Marguerite e Julien - La leggenda degli amanti impossibili

Il nuovo film di Valérie Donzelli è un’opera fuori dal tempo che elabora una riflessione non ovvia sul cinema e le sue narrazioni.

Marguerite e Julien attraversano i secoli. Amanti proibiti e incestuosi, solcano la morale di ogni epoca, si fondono in un amour fou che elide, scavalca, rinnega qualsiasi tempo della storia. Occhi seicenteschi puntati su cieli di elicotteri, alla scoperta di un punto di convergenza, di un impossibile trait d’union che assorba romanticismo e derive pop, amor cortese ed estetica del videoclip. Quello che rimane è l’immagine nuda, capace di essere bloccata, velocizzata o rallentata, disposta a esibire la sua stessa natura. Cinque secoli, del resto, s’incontrano in uno sguardo. Se le strade ospitano automobili e cavalli, possiamo scorgere una radiolina all’interno di una stanza cinquecentesca, mentre la musica classica si fonde con sonorità rockeggianti. Julien e Marguerite veicolano tutti gli archetipi della letteratura cavalleresca innestando i codici basilari della fiaba: la passione struggente e proibita, il miraggio di una fuga impossibile, l’amore disperato e irresistibile che annienta qualsiasi norma sociale.
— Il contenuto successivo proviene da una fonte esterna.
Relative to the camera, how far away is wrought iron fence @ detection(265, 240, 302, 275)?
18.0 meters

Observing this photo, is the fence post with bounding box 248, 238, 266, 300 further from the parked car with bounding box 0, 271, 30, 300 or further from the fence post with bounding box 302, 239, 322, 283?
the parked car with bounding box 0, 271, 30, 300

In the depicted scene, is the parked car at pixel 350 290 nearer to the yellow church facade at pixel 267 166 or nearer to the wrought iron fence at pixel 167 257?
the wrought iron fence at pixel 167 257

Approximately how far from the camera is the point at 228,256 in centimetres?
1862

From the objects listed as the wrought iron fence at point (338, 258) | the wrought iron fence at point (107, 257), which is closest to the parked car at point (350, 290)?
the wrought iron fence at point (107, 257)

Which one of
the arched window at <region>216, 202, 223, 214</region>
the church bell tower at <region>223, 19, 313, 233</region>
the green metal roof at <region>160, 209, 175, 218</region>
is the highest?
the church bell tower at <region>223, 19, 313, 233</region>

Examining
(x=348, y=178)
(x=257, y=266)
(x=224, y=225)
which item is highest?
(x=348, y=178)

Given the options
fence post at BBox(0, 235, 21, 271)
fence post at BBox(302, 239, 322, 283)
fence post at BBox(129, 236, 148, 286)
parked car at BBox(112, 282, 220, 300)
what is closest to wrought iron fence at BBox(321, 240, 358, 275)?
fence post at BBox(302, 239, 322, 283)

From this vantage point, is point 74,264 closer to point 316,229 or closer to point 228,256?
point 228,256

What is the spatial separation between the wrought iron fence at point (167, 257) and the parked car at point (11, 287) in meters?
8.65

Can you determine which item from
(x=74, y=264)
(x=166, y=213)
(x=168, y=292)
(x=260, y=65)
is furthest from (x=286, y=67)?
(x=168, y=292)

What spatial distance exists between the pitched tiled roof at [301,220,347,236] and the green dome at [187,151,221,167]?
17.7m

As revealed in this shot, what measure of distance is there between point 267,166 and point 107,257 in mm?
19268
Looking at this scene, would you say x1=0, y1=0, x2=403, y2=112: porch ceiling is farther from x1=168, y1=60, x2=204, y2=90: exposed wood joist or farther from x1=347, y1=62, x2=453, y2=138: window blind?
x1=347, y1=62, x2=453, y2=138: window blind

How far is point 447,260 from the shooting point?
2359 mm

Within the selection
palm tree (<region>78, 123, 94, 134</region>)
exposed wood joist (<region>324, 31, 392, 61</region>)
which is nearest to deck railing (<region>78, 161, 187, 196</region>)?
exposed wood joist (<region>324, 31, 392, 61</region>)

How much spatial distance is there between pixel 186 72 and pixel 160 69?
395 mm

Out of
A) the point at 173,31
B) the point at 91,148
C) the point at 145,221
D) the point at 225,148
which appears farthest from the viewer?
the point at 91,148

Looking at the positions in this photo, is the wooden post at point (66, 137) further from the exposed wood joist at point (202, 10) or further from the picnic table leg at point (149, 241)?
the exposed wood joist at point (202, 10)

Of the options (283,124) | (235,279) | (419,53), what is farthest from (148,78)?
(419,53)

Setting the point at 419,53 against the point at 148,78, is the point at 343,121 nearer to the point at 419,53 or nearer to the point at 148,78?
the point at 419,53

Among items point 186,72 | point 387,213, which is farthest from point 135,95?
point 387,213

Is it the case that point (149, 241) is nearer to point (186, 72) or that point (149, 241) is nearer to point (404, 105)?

Valérie Donzelli smonta il film in costume con la passione ludica dell’anacronismo. Scompare il tempo, rimane la storia, ridotta alla sua natura archetipale, messa in scena come una recita sopraffina, un ennesimo adattamento che per rinnovarsi ha bisogno di una vera e propria messa in abisso della sua struttura.

Marguerite et Julien - La leggenda degli amanti impossibili non è un film su un rapporto incestuoso punito con la ghigliottina, ma sulla messa in scena di quel rapporto. E’ profondamente truffautiano non tanto perché riprende una sceneggiatura pensata decenni fa per il regista, ma per come riflette sui problemi dell’adattamento e sul cinema come dispositivo di scrittura delle immagini. I personaggi, di conseguenza, non sono Marguerite e Julien, ma Anaïs Demoustier e Jérémie Elkaïm, modelli/attori che devono interpretare i due fratelli (in fondo il modello bressoniano di Lancillotto e Ginevra non è così distante).

Ci sembra questo il naturale approdo del cinema privato e coloratissimo di Valérie Donzelli: i suoi film precedenti erano vibrazioni elettriche, fiabe pop in cui imprimere il proprio sguardo. Con Marguerite e Julien, la Donzelli continua a stratificare, espandere, reinventare il suo cinema. Guarda indietro nel tempo già sapendo che ogni passato è pura ricostruzione scenografica: il film in costume diviene l’unica fantascienza possibile. Julien e Marguerite sono quindi due viaggiatori nel tempo, due fratelli dei giorni nostri catapultati in un passato che sembra costruito in un teatro di posa. Tutto è finto, tutto è artefatto, tutto è così esplicitamente, dichiaratamente cinema: dalla performance distaccata degli attori alle scenografie così accurate, dal racconto delle bambine collegiali al tableau vivant che manda in cortocircuito la narrazione.

Se il cinema della Donzelli aveva trovato il punto di massima detonazione con La guerra è dichiarata, in Marguerite et Julien avviene qualcosa di molto particolare. Tutta l’energia, la vitalità furente e musicale, tutto il dinamismo di quello sguardo femminile implode, si allontana, lascia uno spazio vuoto tra la camera e i personaggi. Il film in costume che racconta l’archetipo per eccellenza, quello dell’incesto, si sdoppia, si ritorce, si ritratta per trasformarsi in qualcos’altro. Che è, prima di tutto, una riflessione non ovvia sulla narrazione, sui codici dello sguardo, sul cinema stesso.

Così come gli attori sono semplici modelli, versioni moltiplicabili di un mito, la morte non avviene mai realmente. Perfino le sequenze più tragiche – come quella verso il finale, in cui i due fratelli vengono finalmente catturati – sono immediatamente “sospese”: l’intuizione che uccide il climax, quella dei fermo-immagine, spezza gli equilibri del film, distoglie, infastidisce, e proprio per questo rilancia. Non c’è più spazio per un racconto classico, non c’è più spazio per il costume, tutto è ormai una grande messa in scena. Non stupisce dunque che in sala il pubblico rida o sbeffeggi il film: perché Marguerite et Julien è esattamente questo, un’opera su una realtà di sola lettura. E in tutto questo, ancora una volta, Marguerite et Julien è un film da difendere a spada tratta, perché mette il linguaggio delle immagini al centro di tutto.